2021 AÑO B DOMINGO DE RAMOS
La entrada de Jesús a Jerusalén no es solo un evento histórico, sino una parábola en acción. Dios corteja a su ciudad: viene como un Rey mendigante, tan pobre que entra sobre un borriquito. Es el todopoderoso humilde, que no se impone, se propone.
Bendito el que viene.
Es extraordinario poder decir: Dios viene. En este país, en estas calles, en
nuestras casas, vuelve Dios. Se acerca, está en la puerta. La Semana Santa
viene hacia nosotros lentamente, cada día con sus signos, símbolos y su luz. El
ritmo del año litúrgico se ralentiza, podemos seguir a Jesús día a día, casi
hora a hora. Lo más santo que podemos hacer es quedarnos con él: Los hombres y las mujeres acuden a Dios en
su sufrimiento, lloran pidiendo ayuda, piden pan y consuelo. Los cristianos en
esta semana santa estamos cerca de Dios en su sufrimiento.
Son días para estar
cerca de Dios en su sufrimiento: la pasión de Cristo aún se consume, vive, en
las infinitas cruces del mundo, donde podemos estar junto a los crucificados de
la historia, dejarnos herir por sus heridas, sentir dolor por el dolor de la
tierra, de Dios, del hombre, para sufrir con ellos y traer consuelo.
No pensemos en un
rechazo gratuito y malévolo.
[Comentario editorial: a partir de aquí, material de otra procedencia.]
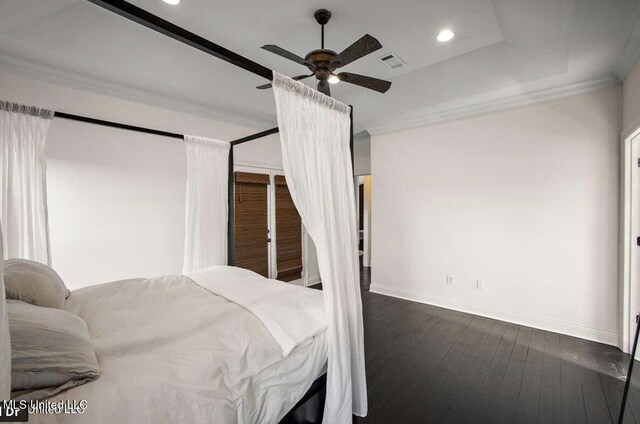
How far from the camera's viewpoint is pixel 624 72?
2.57m

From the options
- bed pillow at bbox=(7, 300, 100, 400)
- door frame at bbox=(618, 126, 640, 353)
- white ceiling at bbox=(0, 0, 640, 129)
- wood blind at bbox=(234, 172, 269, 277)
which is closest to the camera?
bed pillow at bbox=(7, 300, 100, 400)

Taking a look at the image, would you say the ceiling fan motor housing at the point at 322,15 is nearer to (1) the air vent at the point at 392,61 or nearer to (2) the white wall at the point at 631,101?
(1) the air vent at the point at 392,61

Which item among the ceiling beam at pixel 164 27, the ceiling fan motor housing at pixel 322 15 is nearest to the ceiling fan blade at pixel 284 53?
the ceiling fan motor housing at pixel 322 15

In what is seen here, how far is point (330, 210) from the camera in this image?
1.60 metres

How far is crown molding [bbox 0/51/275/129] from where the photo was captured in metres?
2.48

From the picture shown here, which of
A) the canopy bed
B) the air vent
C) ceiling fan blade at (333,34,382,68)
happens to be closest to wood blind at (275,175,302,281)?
the air vent

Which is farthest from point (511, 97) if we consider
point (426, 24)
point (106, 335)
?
point (106, 335)

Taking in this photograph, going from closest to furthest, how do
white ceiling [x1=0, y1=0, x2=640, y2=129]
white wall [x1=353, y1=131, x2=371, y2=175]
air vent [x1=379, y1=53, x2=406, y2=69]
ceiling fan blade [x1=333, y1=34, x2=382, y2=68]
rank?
ceiling fan blade [x1=333, y1=34, x2=382, y2=68] → white ceiling [x1=0, y1=0, x2=640, y2=129] → air vent [x1=379, y1=53, x2=406, y2=69] → white wall [x1=353, y1=131, x2=371, y2=175]

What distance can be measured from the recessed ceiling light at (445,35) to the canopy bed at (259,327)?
147 centimetres

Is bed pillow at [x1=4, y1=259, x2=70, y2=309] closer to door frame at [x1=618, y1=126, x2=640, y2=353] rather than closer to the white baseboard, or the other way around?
the white baseboard

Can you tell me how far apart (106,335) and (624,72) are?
466 cm

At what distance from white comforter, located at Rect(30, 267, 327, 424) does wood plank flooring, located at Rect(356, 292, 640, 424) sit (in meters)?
0.82

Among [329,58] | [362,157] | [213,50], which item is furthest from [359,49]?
[362,157]

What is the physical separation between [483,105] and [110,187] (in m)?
4.60
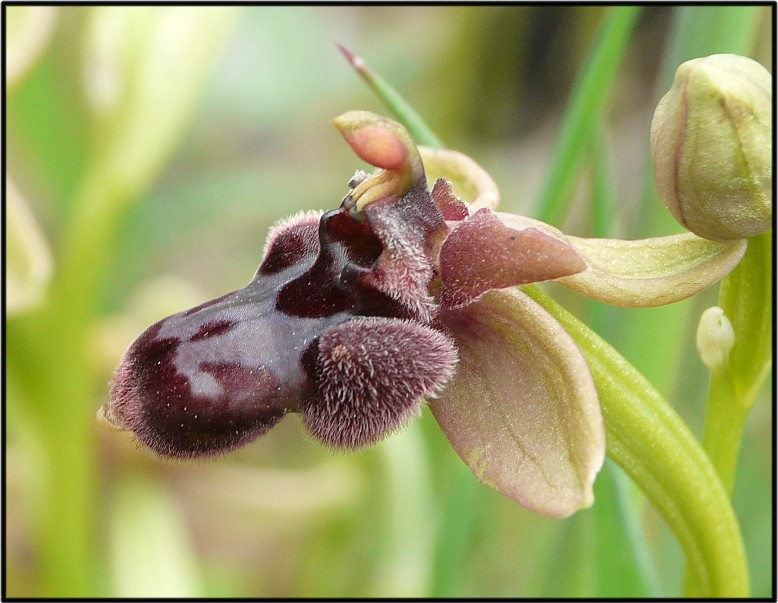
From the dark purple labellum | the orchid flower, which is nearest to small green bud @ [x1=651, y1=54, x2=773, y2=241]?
the orchid flower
Fariseos, escribas y sacerdotes no eran gente
depravada, que se opusieron a Jesús porque era bueno. Eran gente religiosa que
pretendía ser fiel a la voluntad de Dios, que ellos encontraban en la Ley.
También para Jesús era prioritaria la voluntad del Padre, pero no la buscaba en
la Ley sino en el hombre.
Lo que nos importa a
nosotros es descubrir las poderosas razones que Jesús tenía para seguir
diciendo lo que tenía que decir y haciendo lo que tenía que hacer, a pesar de
que estaba seguro de que eso le costaría la vida.
Su muerte fue
consecuencia de su vida. No fue una programación por parte de Dios para que su
Hijo muriera en la cruz y de este modo nos librara de nuestros pecados. Jesús
tomó sus propias decisiones. Gracias a que esas decisiones fueron las
adecuadas, de acuerdo con las exigencias de su verdadero ser, nos ha marcado a
nosotros el camino de la verdadera salvación.
La cruz puede desorientar,
pero si persisto en quedarme cerca de ella como la madre y las mujeres, mirándola
como el centurión, experto en la muerte, seguro que no lo entenderemos todo,
pero nos surgirá una convicción de que es el primer grito de un mundo nuevo.
En la cruz vemos a un
Dios que muere por amor. En eso consiste la fe cristiana: es un acto de amor
perfecto. Un Dios que da la vida a pesar de la muerte; cuyo poder es servir en
lugar de esclavizar; superar la violencia no añadiéndole más violencia, sino
asumiéndola.
Decía Karl Rahner: "Para saber quién es Dios sólo tengo
que arrodillarme al pie de la Cruz".